When it comes to printing, there are many ink options based on the type of substrates , and capabilities of the operation. Depending on the use, for example, there are Lithographic inks, Flexographic inks, Gravure inks, Letterpress inks, Digital inks and more. Each printing application needs specifically engineered ink that will help maximize efficiency, output,and profits while producing an excellent final product .
Within Flexographic inks, there are four main categories: water based, solvent, UV, and electron beam.

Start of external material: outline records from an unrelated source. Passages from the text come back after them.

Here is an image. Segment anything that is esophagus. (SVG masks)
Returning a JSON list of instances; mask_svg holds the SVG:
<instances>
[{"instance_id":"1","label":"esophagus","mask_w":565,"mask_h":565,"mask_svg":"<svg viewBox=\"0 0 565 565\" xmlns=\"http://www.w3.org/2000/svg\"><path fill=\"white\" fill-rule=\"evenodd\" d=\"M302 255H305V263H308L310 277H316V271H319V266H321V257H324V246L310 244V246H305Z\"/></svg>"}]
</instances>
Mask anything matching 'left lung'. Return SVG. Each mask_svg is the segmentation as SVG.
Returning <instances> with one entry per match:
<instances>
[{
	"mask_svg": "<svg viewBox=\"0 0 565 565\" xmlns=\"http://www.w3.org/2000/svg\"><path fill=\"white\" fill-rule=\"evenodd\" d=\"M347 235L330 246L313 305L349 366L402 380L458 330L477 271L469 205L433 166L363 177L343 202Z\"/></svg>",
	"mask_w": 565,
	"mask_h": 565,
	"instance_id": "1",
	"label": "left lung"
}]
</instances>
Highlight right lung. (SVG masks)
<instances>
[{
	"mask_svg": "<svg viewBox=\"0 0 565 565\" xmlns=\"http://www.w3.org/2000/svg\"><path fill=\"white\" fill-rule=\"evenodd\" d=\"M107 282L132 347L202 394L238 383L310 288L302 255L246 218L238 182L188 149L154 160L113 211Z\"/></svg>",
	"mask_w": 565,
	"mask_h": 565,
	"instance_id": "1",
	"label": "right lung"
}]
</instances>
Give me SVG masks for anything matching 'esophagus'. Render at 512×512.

While each ink differs in chemical composition and characteristics, it should be noted that price and efficiency are usually the determining factors as to what ink printing companies end up selecting.
With a wide variety of applications for Flexography (printing on packing materials such as boxes, cardboard, paper & plastic bags, food packaging, etc.), some inks are better suited for a particular process than others.
The total cost of ebeam ink is less than conventional solvent based inks. Cost savings are realized through less energy consumption, no interstation drying needed, 60% less ink laydown, and less waste due to no thermal distortion and quick color matching.
In a recent EPA study titled “An Evaluation of Flexographic Inks on Wide-Web Film”, the EPA became concerned about health factors surrounding water-based, solvent, and UV Flexographic inks: “However, all ink systems contained chemicals of clear concern for health risks to flexo pressroom and prep-room workers, as well as safety hazards.”
The study also found that “press speed was the most important driver of operating costs.” With electron beam ink, more specifically Gelflex-EB ink, line speed is significantly increased without the need for interstation dryers. Solvent inks, for example, require a dryer between each color station, whereas, Gelflex-EB requires only one end of press dryer.
When it comes to speed, safety, efficiency, and the overall quality of the final product, EB ink is far superior.